Leave campaigner Michael Gove has refuted government claims that Brexit vote would generate a recession
Justice secretary Michael Gove has hit back at government reports which have claimed a vote to leave the EU would generate a recession.
Speaking to The Sunday Telegraph, Gove sought to dismiss warnings from the Treasury, which have also included suggestions that households could be up to £4,300 a year worse off.
“There are economic risks if we leave, economic risks if we remain. I don't think there will be a recession as a result of a vote to leave,” Gove said.
“I can't foretell the future, but I don't believe that the act of leaving the European Union would make our economic position worse, I think it would make it better.”

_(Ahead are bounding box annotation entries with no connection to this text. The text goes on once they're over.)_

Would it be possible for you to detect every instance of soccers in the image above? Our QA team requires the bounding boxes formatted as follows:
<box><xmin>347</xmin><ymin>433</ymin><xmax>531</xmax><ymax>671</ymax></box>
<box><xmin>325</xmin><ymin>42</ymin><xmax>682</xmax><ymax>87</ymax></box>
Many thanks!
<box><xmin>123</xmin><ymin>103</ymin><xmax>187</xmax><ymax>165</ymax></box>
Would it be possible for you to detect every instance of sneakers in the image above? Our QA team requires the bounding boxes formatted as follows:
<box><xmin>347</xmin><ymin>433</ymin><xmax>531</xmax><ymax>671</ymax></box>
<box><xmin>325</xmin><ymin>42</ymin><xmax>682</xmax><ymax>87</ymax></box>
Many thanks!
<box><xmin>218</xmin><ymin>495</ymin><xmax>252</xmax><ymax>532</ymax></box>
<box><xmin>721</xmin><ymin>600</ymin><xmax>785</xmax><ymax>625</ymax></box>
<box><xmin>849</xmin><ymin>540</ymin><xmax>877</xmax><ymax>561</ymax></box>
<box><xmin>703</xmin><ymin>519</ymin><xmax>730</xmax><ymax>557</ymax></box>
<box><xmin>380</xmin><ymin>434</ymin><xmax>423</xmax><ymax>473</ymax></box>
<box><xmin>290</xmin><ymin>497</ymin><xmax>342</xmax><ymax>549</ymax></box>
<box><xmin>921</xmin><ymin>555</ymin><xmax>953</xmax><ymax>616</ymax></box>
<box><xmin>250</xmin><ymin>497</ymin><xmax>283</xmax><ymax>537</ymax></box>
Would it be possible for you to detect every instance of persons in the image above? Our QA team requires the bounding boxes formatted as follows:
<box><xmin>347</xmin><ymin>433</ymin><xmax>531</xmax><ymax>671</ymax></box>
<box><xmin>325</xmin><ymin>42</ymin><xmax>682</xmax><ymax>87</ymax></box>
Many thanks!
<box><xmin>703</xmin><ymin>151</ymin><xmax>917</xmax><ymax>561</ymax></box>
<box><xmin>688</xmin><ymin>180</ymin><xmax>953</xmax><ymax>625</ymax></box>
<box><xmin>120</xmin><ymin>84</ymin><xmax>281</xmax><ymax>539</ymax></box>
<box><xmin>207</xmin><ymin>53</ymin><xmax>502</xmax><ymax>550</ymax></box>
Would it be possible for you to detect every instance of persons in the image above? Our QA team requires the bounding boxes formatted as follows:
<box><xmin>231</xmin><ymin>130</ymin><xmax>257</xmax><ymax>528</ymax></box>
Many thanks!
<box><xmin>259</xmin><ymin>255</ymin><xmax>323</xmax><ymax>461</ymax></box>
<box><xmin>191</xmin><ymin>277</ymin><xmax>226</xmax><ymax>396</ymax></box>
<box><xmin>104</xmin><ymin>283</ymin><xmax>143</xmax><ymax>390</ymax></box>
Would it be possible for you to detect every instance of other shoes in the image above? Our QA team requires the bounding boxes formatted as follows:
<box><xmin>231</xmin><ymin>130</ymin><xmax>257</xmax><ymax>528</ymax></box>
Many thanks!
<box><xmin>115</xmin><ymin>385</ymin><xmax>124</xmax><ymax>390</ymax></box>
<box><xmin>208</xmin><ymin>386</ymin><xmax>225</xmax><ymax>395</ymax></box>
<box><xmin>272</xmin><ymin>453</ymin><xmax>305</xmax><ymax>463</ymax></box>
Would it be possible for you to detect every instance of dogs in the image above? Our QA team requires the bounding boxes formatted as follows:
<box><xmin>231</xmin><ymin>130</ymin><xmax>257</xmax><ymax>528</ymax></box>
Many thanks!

Read More: IMF: Brexit could spark recession and jump in unemployment
It comes days after Gove told a BBC Question Time audience that Brexit would be “win-win” for the UK's economy, and would see new trade deals generating hundreds of thousands of new jobs.
However, also writing in the Sunday Telegraph, Prime Minister David Cameron maintained that a recession would be “probable”, adding that the UK would be left “permanently poorer in every sense”.
“It is simply common sense that if we left, trade would be damaged, and investment in Britain would suffer because businesses would no longer be able to access the EU from Britain in the same way. Our economy would be smaller,” Cameron said.